Given entries
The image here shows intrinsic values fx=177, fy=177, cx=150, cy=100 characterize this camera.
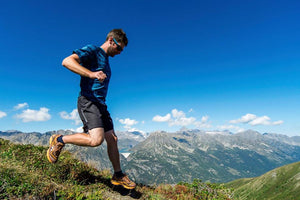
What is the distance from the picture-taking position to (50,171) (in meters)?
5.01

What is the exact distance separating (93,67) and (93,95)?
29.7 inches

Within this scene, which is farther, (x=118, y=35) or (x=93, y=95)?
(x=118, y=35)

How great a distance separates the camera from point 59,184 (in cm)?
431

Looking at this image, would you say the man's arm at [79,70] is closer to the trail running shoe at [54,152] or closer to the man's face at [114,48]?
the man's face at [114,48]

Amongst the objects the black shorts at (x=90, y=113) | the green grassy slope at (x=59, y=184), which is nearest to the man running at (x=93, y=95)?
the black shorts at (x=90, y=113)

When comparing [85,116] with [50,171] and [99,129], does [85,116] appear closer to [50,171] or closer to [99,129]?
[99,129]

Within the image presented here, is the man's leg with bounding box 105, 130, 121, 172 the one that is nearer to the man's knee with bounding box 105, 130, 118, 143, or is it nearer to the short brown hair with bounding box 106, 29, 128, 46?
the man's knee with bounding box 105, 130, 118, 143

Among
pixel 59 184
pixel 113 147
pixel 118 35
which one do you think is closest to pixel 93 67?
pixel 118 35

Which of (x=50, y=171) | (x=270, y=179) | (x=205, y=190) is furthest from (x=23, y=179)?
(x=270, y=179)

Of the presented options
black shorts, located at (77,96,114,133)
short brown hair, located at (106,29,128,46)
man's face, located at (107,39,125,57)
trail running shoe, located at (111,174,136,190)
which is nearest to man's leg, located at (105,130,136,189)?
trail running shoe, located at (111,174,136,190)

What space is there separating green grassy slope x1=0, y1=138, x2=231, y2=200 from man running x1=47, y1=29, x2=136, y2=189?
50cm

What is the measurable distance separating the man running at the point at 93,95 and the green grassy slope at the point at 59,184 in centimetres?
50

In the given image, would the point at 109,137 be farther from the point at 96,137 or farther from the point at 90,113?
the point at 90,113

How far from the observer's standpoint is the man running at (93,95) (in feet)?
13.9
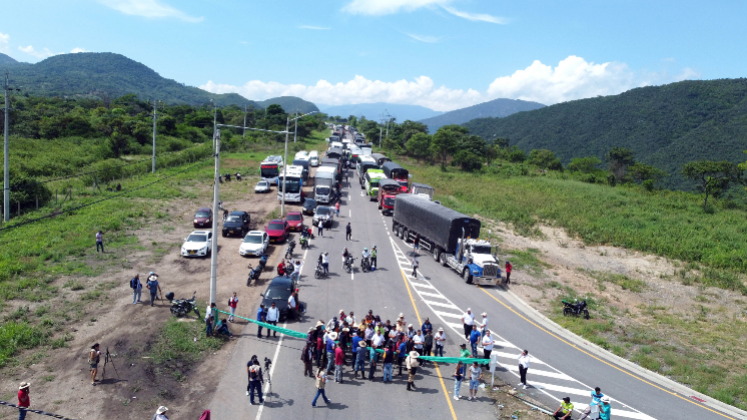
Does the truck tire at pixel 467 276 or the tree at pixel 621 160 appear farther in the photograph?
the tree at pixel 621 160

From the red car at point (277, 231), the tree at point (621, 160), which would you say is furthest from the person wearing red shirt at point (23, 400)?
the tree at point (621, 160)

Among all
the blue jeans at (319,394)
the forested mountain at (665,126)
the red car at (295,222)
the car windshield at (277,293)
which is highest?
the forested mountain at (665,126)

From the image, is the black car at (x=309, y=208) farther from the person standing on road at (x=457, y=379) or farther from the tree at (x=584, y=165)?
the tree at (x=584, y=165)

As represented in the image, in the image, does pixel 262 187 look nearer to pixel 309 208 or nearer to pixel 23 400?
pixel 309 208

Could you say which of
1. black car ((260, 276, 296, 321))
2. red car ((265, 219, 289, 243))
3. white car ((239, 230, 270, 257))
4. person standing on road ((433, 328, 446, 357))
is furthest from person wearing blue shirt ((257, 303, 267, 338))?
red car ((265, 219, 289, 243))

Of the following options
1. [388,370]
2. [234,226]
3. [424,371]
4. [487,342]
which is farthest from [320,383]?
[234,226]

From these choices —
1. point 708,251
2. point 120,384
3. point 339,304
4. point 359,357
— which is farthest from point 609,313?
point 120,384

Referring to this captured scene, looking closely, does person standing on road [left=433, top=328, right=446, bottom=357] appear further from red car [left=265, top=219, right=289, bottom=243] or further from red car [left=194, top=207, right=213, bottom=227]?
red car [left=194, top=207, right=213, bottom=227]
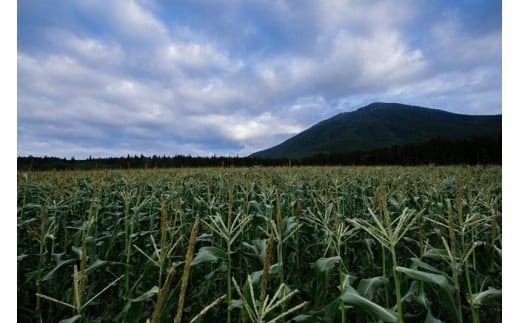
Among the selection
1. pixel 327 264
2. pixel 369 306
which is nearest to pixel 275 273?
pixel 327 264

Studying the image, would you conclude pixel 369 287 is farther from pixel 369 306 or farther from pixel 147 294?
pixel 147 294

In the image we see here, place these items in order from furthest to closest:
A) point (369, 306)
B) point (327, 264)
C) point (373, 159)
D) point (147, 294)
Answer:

What is expected
Work out how many lines in the data above contain the word "knee", where case counts, and reply with only that number.

Written reply
2